**Task statement:** Reproduce verbatim the records that open with the line containing "Bigg Boss 19: Big" and close with the line containing "pawan kalyan latest movie gabbar singh,telugu", both end lines included.

**Data records:**
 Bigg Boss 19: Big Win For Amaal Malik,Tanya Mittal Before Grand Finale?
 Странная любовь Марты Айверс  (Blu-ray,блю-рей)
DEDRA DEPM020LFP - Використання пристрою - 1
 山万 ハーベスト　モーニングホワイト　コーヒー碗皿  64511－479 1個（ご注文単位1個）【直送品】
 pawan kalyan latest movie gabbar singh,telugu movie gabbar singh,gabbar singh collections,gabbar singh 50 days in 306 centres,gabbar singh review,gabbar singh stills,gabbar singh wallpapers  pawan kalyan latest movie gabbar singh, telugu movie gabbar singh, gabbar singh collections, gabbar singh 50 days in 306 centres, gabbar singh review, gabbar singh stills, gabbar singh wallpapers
---
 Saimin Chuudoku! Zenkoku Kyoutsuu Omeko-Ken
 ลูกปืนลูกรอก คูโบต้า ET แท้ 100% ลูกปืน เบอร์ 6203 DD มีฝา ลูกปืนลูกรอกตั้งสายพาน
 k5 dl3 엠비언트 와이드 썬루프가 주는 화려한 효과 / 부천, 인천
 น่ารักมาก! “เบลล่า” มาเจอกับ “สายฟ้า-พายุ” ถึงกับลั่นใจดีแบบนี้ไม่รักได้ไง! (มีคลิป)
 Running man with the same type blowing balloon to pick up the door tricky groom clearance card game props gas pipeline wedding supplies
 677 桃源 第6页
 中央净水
...
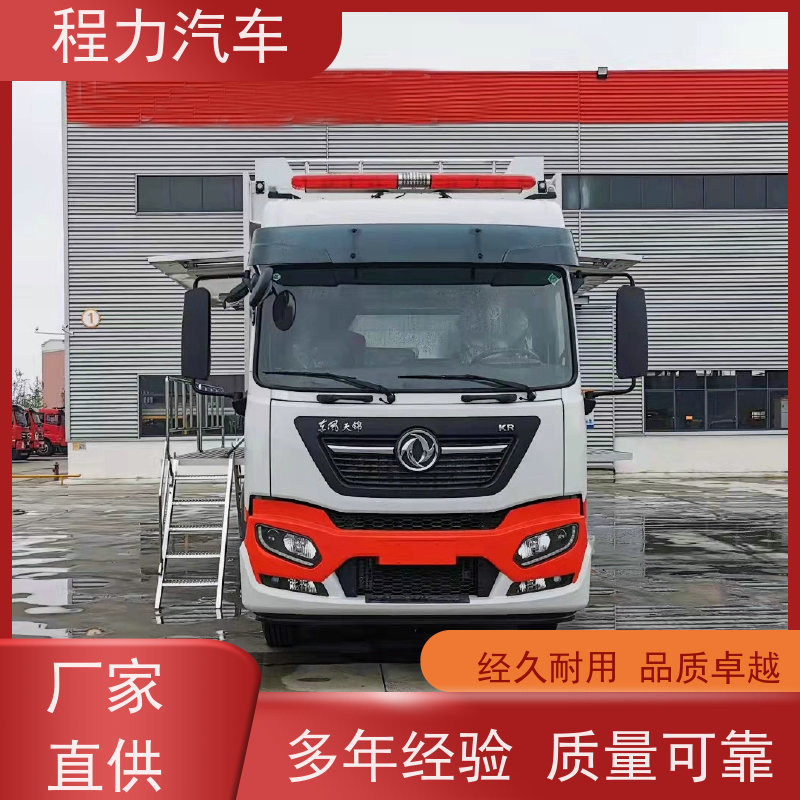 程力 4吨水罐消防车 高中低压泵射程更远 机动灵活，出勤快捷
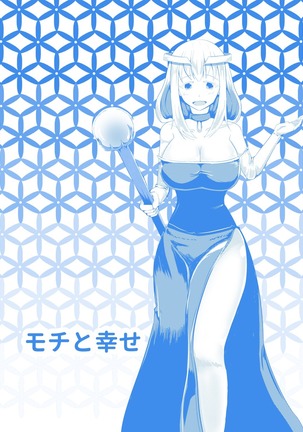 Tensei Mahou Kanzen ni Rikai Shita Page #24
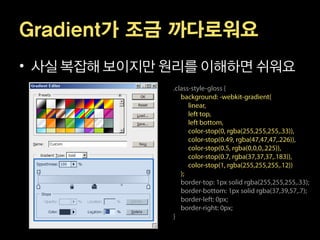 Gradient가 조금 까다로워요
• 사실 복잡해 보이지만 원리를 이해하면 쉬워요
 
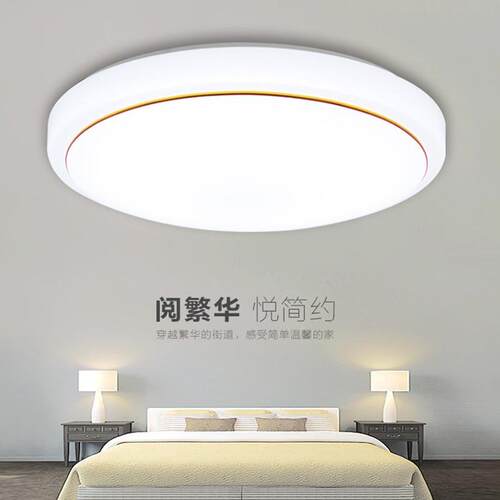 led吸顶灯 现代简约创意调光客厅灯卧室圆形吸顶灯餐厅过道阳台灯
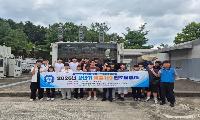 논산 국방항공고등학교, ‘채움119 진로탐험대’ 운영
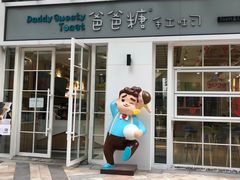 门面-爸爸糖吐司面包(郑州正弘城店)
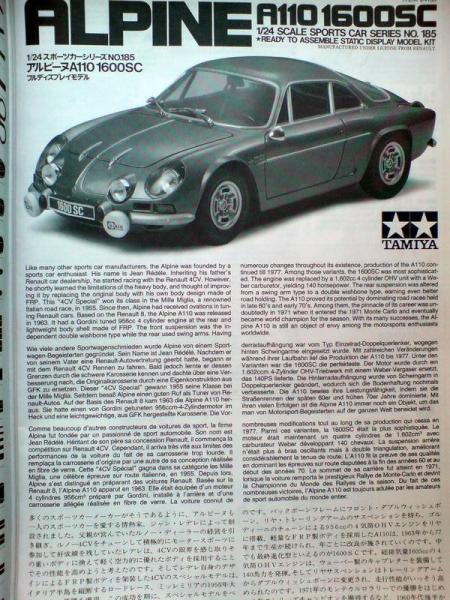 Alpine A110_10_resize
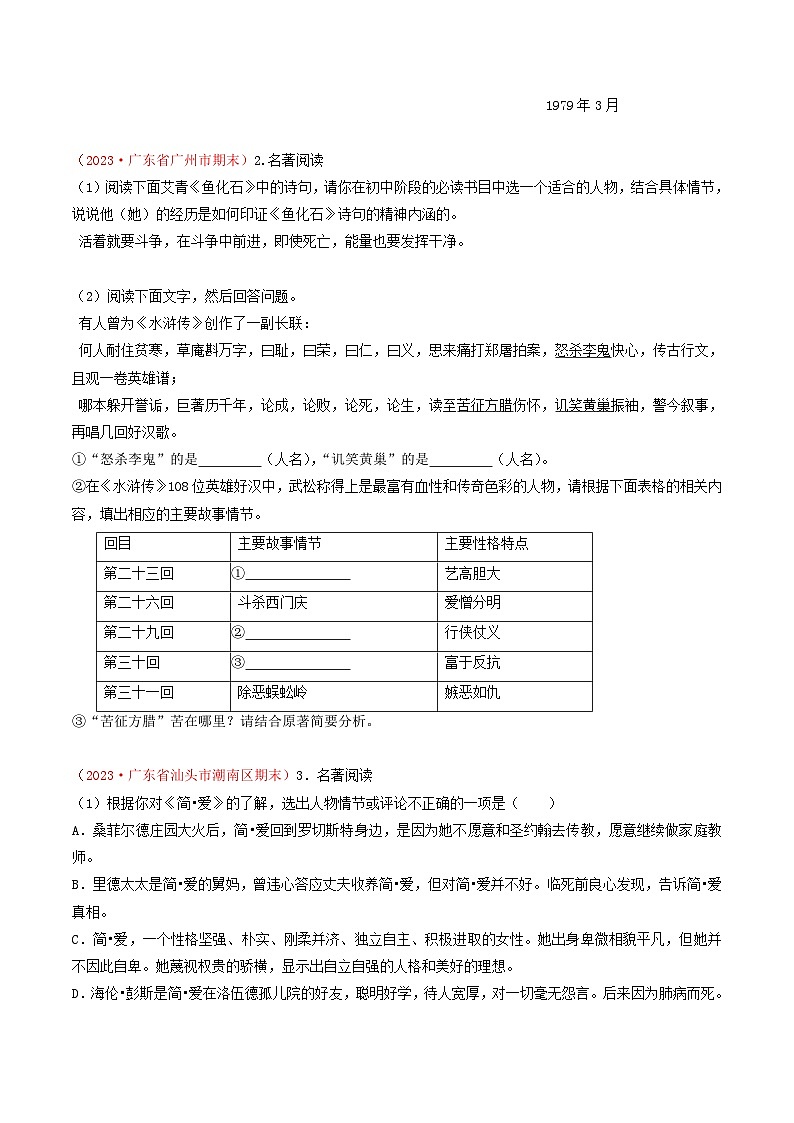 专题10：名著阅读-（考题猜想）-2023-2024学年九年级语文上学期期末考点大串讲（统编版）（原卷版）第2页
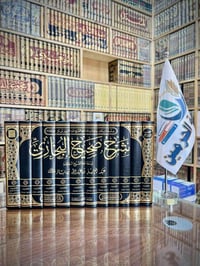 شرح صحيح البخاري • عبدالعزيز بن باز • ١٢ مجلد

**Response to the exercise:**
 Bigg Boss 19: Big Win For Amaal Malik,Tanya Mittal Before Grand Finale?
 Странная любовь Марты Айверс  (Blu-ray,блю-рей)
DEDRA DEPM020LFP - Використання пристрою - 1
 山万 ハーベスト　モーニングホワイト　コーヒー碗皿  64511－479 1個（ご注文単位1個）【直送品】
 pawan kalyan latest movie gabbar singh,telugu movie gabbar singh,gabbar singh collections,gabbar singh 50 days in 306 centres,gabbar singh review,gabbar singh stills,gabbar singh wallpapers  pawan kalyan latest movie gabbar singh, telugu movie gabbar singh, gabbar singh collections, gabbar singh 50 days in 306 centres, gabbar singh review, gabbar singh stills, gabbar singh wallpapers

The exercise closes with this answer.